[INDOLOGY] Yama/niyama in PÄ Å›upata and Yoga

Dominik Wujastyk wujastyk at gmail.com
Wed Apr 27 15:25:12 EDT 2016


Patañjali says who he means by īśvara in the next sūtra:
*​​kleśakarmavipākāśayair aparāmṛṣṭaḥ puruṣaviśeṣa īśvaraḥ* (YS 1.24) and
unpacks this in his subsequent remarks
<http://sarit.indology.info/exist/apps/sarit/works/patanjalayogasastra.xml_1.3.4.2.26.3.html>.

​  The discussion of the *Śaṅkaravivaraṇa* on this point is lucidly
translated and discussed in Harimoto, *God, Reason and Yoga*, 89 ff.​




--
Professor Dominik Wujastyk*
Singhmar Chair in Classical Indian Society and Polity
Department of History and Classics
University of Alberta, Canada

On 27 April 2016 at 03:28, Dr. T. Ganesan <ganesan at ifpindia.org> wrote:
>
>
>
> On 26 April 2016 at 20:52, Seth Powell <sethpowell at g.harvard.edu> wrote:
>
> The īśvāra-praṇidhāna of the PYŚ, for example, often takes on a more
sectarian flavor in the later texts, such as śaṅkara-pūjanaṃ in the
Śivayogadīpikā.

Aim 1:
Reproduce the portion of the Indology post starting at "On 27 April" and ending at "Śivayogadīpikā.".
Aim 2:
Using the Indology post, explain in one to three sentences why it directs readers to Harimoto's *God, Reason and Yoga*.
Aim 3:
Pick up the Indology post right after its final sentence and carry it on.

Stored data:
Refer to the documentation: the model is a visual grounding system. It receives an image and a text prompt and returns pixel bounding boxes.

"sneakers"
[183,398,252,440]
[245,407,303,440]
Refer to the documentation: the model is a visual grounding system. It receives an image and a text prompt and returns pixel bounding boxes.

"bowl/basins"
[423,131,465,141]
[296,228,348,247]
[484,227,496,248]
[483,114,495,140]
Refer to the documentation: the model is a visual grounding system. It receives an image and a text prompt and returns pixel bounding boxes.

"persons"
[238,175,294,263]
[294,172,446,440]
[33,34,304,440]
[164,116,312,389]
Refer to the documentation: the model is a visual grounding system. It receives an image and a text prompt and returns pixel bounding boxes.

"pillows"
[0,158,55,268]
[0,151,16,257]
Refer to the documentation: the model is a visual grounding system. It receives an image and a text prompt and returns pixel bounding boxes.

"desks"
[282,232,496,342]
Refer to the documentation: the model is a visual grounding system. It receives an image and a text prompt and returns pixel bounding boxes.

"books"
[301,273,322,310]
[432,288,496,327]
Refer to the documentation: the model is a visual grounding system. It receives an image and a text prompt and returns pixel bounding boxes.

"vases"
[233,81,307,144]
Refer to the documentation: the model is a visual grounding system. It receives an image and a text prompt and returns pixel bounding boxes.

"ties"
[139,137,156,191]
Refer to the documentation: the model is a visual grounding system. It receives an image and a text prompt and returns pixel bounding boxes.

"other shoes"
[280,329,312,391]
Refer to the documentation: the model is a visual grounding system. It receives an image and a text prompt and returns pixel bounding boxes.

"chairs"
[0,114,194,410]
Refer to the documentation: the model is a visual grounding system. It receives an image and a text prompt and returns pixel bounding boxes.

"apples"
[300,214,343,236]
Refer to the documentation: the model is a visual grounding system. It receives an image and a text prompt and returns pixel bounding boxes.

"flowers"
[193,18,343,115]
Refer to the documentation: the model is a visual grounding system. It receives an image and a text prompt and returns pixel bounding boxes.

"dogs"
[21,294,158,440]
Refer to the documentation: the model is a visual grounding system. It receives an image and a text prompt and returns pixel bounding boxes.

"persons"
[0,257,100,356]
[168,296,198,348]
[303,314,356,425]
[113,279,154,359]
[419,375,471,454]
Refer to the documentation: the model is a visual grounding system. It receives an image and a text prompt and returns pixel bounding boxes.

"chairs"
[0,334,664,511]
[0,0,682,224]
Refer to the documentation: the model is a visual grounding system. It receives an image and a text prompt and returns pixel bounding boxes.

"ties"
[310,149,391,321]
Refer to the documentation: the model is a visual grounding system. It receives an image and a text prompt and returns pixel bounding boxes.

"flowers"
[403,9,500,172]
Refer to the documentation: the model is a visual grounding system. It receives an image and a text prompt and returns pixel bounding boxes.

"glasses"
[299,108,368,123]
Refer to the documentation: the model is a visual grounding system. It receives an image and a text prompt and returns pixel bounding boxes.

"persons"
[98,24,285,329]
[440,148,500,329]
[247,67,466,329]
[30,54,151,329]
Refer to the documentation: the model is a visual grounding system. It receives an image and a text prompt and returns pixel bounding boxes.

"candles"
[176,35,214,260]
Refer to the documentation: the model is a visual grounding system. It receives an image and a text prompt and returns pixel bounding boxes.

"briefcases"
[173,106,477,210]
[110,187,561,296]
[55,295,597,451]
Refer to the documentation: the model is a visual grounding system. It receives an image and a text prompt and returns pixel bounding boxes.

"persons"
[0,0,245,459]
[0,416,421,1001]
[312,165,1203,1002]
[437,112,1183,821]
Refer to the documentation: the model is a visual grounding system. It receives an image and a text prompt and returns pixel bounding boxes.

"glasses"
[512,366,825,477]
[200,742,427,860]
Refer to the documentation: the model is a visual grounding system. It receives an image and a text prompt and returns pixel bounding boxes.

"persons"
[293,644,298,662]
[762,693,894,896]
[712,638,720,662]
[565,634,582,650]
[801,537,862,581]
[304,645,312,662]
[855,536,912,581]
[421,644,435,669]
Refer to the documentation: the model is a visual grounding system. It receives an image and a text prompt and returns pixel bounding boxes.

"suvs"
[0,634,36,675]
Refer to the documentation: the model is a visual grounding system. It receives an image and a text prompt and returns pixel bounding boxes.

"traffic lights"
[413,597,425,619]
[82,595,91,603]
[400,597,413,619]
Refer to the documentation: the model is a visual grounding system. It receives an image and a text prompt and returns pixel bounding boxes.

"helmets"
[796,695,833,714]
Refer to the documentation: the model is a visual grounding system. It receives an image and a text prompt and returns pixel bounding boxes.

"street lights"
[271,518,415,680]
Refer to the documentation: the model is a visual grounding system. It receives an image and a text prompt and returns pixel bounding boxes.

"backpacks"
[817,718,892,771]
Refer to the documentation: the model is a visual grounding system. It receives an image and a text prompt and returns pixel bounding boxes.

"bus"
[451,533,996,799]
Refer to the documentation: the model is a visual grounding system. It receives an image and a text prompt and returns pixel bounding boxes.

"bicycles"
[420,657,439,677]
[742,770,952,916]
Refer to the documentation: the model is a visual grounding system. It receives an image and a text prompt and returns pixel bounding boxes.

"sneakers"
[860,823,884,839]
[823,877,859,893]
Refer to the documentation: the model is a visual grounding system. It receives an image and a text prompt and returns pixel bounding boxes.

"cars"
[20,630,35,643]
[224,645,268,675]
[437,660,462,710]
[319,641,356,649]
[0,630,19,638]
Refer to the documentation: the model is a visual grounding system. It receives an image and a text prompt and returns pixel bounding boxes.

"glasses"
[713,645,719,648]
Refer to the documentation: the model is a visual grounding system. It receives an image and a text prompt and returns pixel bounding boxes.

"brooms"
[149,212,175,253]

Task result 1:
On 27 April 2016 at 03:28, Dr. T. Ganesan <ganesan at ifpindia.org> wrote:
>
>
>
> On 26 April 2016 at 20:52, Seth Powell <sethpowell at g.harvard.edu> wrote:
>
> The īśvāra-praṇidhāna of the PYŚ, for example, often takes on a more
sectarian flavor in the later texts, such as śaṅkara-pūjanaṃ in the
Śivayogadīpikā.

Task result 2:
The post sends readers to Harimoto's *God, Reason and Yoga*, 89 ff., because that work lucidly translates and discusses the *Śaṅkaravivaraṇa*'s treatment of this point. The point is who Patañjali means by īśvara.

Task result 3:
>
>
> My observation on this point is:
> Sankarapuujanam need be taken as 'a sectarian flavour'. For, Isvara
denotes only Siva as we find in all the Upanishads and other texts;
Svetasvataropanishad repeats this word denoting Siva many times and it can
not be interpreted in any other way.
>
> As Kalidasa says in the invocatory verse of his drama, Vikramorvasiyam,
>
>     vedānteṣu yamāhurekapuruṣaṃ vyāpya sthitaṃ rodasī /
>
>     yasminnīśvara ityananyaviṣayaḥ śabdo yathārthākṣaraḥ /
>
>
> Isvara denotes only Siva from the early period. Kalidasa is of the firm
view that the entire Vedanta corpus (vedānteṣu) proclaims Siva to be the
highest Reality (puruṣa) that pervades all the universe.  Kalidasa and
Patanjali definitely belong to very early period. Thus by īśvāra-praṇidhāna
it is fully plausible and also possible,  that Patanjali meant only worship
of Siva. And, worshipping a supreme God need not be interpreted as
''sectarian''. One cannot ''worship'' a supreme reality which is nirguna.
>
>
> Ganesan
>
>
>
>
>
> On 26-04-2016 21:53, Rafal Kleczek wrote:
>
> Thank you very much for your observations. I have not been aware of the
variations on the concept of yama/niyama in Puranas and later Yogic texts,
it is most interesting.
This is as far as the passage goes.